Tex Med. 2015;111(3):20-27.

By Kara Nuzback
Reporter

Before David McClellan, MD, became an assistant professor with the family medicine residency program at Texas A&M Health Science Center, he was a family physician in Spearman, a small, rural town just north of Amarillo. With no specialists in the area, Dr. McClellan started performing flexible sigmoidoscopies himself to screen his patients for colorectal cancer.

"It made perfect sense to me," he said. Now, using a grant from the Cancer Prevention and Research Institute of Texas (CPRIT), Dr. McClellan and his colleagues train family medicine residents at Texas A&M to perform colonoscopies — a similar, more thorough procedure — to examine and remove polyps from the large intestine.

Texas voters approved a constitutional amendment in 2007 to create CPRIT. The state-funded organization awards grants for cancer-related research, cancer prevention programs, and cancer-related services by public and private Texas entities.

Using funds from CPRIT, Dr. McClellan and the family residency program teamed up with the Texas A&M School of Public Health to create the Texas Cancer Screening, Training, Education, and Prevention (C-STEP) program. C-STEP provides free cancer screenings to residents of the Brazos Valley region who are uninsured or low-income qualifiers through the Texas A&M Physicians Family Medicine Center. 

"It was a really beautiful blending of two major parts of the Texas A&M Health Center," he said. In addition to providing training opportunities for residents, Dr. McClellan says, the program serves patients who would not otherwise get screened for colorectal cancer.

"The CPRIT funding has really been a boon to the people in the Brazos Valley area," he said. "We're providing a needed service to patients, and we're really doing something good for colon cancer prevention."

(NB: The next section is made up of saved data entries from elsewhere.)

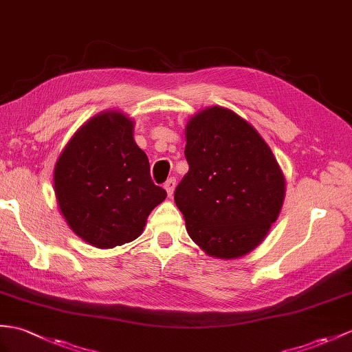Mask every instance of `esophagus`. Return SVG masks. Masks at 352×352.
<instances>
[{
	"mask_svg": "<svg viewBox=\"0 0 352 352\" xmlns=\"http://www.w3.org/2000/svg\"><path fill=\"white\" fill-rule=\"evenodd\" d=\"M175 184H177V179H175V177H170V178H168V179H166V183H165V189H166L168 196H173V193H174V190H175Z\"/></svg>",
	"mask_w": 352,
	"mask_h": 352,
	"instance_id": "esophagus-1",
	"label": "esophagus"
}]
</instances>
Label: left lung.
Segmentation results:
<instances>
[{"label":"left lung","mask_w":352,"mask_h":352,"mask_svg":"<svg viewBox=\"0 0 352 352\" xmlns=\"http://www.w3.org/2000/svg\"><path fill=\"white\" fill-rule=\"evenodd\" d=\"M189 173L174 199L190 239L217 258H239L263 241L283 204L285 178L248 121L213 106L186 130Z\"/></svg>","instance_id":"1"}]
</instances>
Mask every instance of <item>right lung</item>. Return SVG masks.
Here are the masks:
<instances>
[{
    "instance_id": "add662e5",
    "label": "right lung",
    "mask_w": 352,
    "mask_h": 352,
    "mask_svg": "<svg viewBox=\"0 0 352 352\" xmlns=\"http://www.w3.org/2000/svg\"><path fill=\"white\" fill-rule=\"evenodd\" d=\"M54 184L73 232L100 249L138 239L166 198L135 142L132 120L120 112L99 113L78 130L56 162Z\"/></svg>"
}]
</instances>
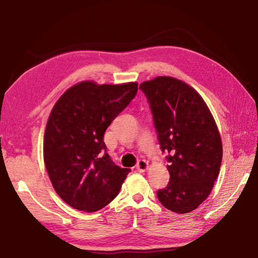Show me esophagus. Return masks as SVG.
Segmentation results:
<instances>
[{"label":"esophagus","instance_id":"esophagus-1","mask_svg":"<svg viewBox=\"0 0 258 258\" xmlns=\"http://www.w3.org/2000/svg\"><path fill=\"white\" fill-rule=\"evenodd\" d=\"M147 167H149V163L145 160H140L138 164H136V169H138L139 172H145Z\"/></svg>","mask_w":258,"mask_h":258}]
</instances>
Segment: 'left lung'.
I'll return each instance as SVG.
<instances>
[{"label": "left lung", "mask_w": 258, "mask_h": 258, "mask_svg": "<svg viewBox=\"0 0 258 258\" xmlns=\"http://www.w3.org/2000/svg\"><path fill=\"white\" fill-rule=\"evenodd\" d=\"M154 120L158 144L167 152L169 182L157 190L167 210L185 214L210 195L220 173L223 147L206 103L193 87L169 76L140 85Z\"/></svg>", "instance_id": "left-lung-1"}]
</instances>
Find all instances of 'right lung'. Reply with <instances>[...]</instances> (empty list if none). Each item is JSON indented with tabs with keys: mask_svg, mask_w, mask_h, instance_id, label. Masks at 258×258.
Wrapping results in <instances>:
<instances>
[{
	"mask_svg": "<svg viewBox=\"0 0 258 258\" xmlns=\"http://www.w3.org/2000/svg\"><path fill=\"white\" fill-rule=\"evenodd\" d=\"M138 93V83L81 82L58 98L48 117L43 155L61 199L75 210L96 212L117 196L131 169L106 153L104 133Z\"/></svg>",
	"mask_w": 258,
	"mask_h": 258,
	"instance_id": "add662e5",
	"label": "right lung"
}]
</instances>
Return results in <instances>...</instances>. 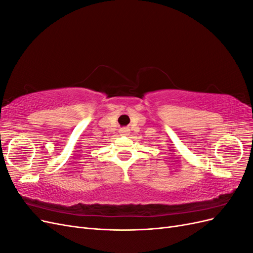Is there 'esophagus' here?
<instances>
[{
  "label": "esophagus",
  "mask_w": 253,
  "mask_h": 253,
  "mask_svg": "<svg viewBox=\"0 0 253 253\" xmlns=\"http://www.w3.org/2000/svg\"><path fill=\"white\" fill-rule=\"evenodd\" d=\"M119 132H120V134H121V135H128V133H129V128H128V127H126V126H125V127H121Z\"/></svg>",
  "instance_id": "esophagus-1"
}]
</instances>
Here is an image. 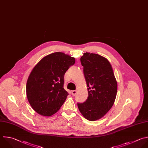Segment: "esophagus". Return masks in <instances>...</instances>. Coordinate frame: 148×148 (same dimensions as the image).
I'll list each match as a JSON object with an SVG mask.
<instances>
[{"mask_svg": "<svg viewBox=\"0 0 148 148\" xmlns=\"http://www.w3.org/2000/svg\"><path fill=\"white\" fill-rule=\"evenodd\" d=\"M71 93H72V95H73V96H74L76 95V93H77V90H72V91H71Z\"/></svg>", "mask_w": 148, "mask_h": 148, "instance_id": "obj_1", "label": "esophagus"}]
</instances>
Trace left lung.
<instances>
[{"mask_svg":"<svg viewBox=\"0 0 148 148\" xmlns=\"http://www.w3.org/2000/svg\"><path fill=\"white\" fill-rule=\"evenodd\" d=\"M80 60L84 67L88 97L85 102L77 105L82 116L93 121L102 118L113 106L117 92V82L106 58L85 52Z\"/></svg>","mask_w":148,"mask_h":148,"instance_id":"left-lung-1","label":"left lung"}]
</instances>
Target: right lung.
Here are the masks:
<instances>
[{
	"label": "right lung",
	"instance_id": "right-lung-1",
	"mask_svg": "<svg viewBox=\"0 0 148 148\" xmlns=\"http://www.w3.org/2000/svg\"><path fill=\"white\" fill-rule=\"evenodd\" d=\"M75 62L74 58L55 52L42 58L32 70L27 82L26 93L32 109L43 116L56 113L65 102L64 75Z\"/></svg>",
	"mask_w": 148,
	"mask_h": 148
}]
</instances>
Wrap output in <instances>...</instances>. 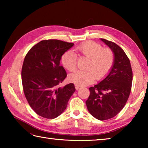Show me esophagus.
<instances>
[{"instance_id":"obj_1","label":"esophagus","mask_w":148,"mask_h":148,"mask_svg":"<svg viewBox=\"0 0 148 148\" xmlns=\"http://www.w3.org/2000/svg\"><path fill=\"white\" fill-rule=\"evenodd\" d=\"M75 88H76V90H78L80 89V87L79 86H77V85H75Z\"/></svg>"}]
</instances>
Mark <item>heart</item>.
<instances>
[{
	"label": "heart",
	"instance_id": "b5f03b06",
	"mask_svg": "<svg viewBox=\"0 0 148 148\" xmlns=\"http://www.w3.org/2000/svg\"><path fill=\"white\" fill-rule=\"evenodd\" d=\"M75 50L80 55L89 58L87 71H77L69 76L70 81L77 86H84L96 79H101L108 74L114 62V55L111 49L103 48L101 44L87 41L77 46ZM61 62L68 71L73 72L77 67V57L73 51H66L62 54Z\"/></svg>",
	"mask_w": 148,
	"mask_h": 148
}]
</instances>
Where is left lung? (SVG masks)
I'll use <instances>...</instances> for the list:
<instances>
[{
	"instance_id": "1",
	"label": "left lung",
	"mask_w": 148,
	"mask_h": 148,
	"mask_svg": "<svg viewBox=\"0 0 148 148\" xmlns=\"http://www.w3.org/2000/svg\"><path fill=\"white\" fill-rule=\"evenodd\" d=\"M114 55V62L108 76L98 84L89 87L86 103L89 113L103 121L111 119L123 108L131 92L132 71L125 51L113 42L101 38Z\"/></svg>"
}]
</instances>
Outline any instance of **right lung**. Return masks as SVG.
<instances>
[{"instance_id":"obj_1","label":"right lung","mask_w":148,"mask_h":148,"mask_svg":"<svg viewBox=\"0 0 148 148\" xmlns=\"http://www.w3.org/2000/svg\"><path fill=\"white\" fill-rule=\"evenodd\" d=\"M73 46L59 40H44L31 47L25 57L21 70L25 96L32 109L44 118L61 115L76 91L72 83L58 87L67 76L60 65L61 57Z\"/></svg>"}]
</instances>
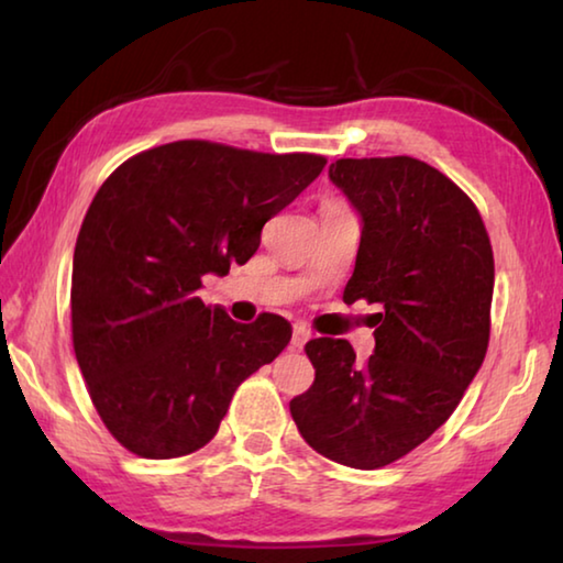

Since its creation, CPRIT has put an emphasis on funding cancer prevention projects and recruiting top cancer researchers to Texas institutions, says Chief Executive Officer Wayne Roberts. But the organization suffered a setback in 2012, when a top official awarded an $11 million grant without going through the necessary channels. 

The state placed a moratorium on grants but later replenished the funds. Now, CPRIT is bouncing back with renewed gusto, and Mr. Roberts says the organization is making rare and hard-to-treat cancers, including juvenile and adolescent cancers, a priority in 2015. 

Training Rural Doctors, Helping Rural Patients

Mr. Roberts says CPRIT puts great importance on funding cancer prevention projects like C-STEP.

"Prevention efforts present our best opportunity for immediate results," he said. Mr. Roberts added the organization plans to focus on prevention for populations in which significant disparities in cancer incidence and mortality exist.

Last year, in addition to continuing and expanding the grant for colorectal cancer screening and prevention, CPRIT awarded Texas A&M another grant to train family medicine residents and nursing students to screen for breast and cervical cancer. Dr. McClellan says though the program is still new, it has already identified one breast cancer case.

"A grant like this that allows us to do good clinical work and help the citizens in our region is helpful on a number of fronts," he said.

CPRIT grant recipients must submit quarterly and annual reports to the institute that outline spending line by line. Grantees collect data that can lead to scientific publication, allowing others in Texas and around the nation to learn from the projects' best practices and outcomes. 

Jane Bolin, PhD, interim department chair and professor of Health Policy and Management at the Texas A&M School of Public Health, is principal investigator for both grants. She handles community outreach to let patients know about the free screenings, and she reports back to CPRIT with results showing how the grants have helped improve access to care.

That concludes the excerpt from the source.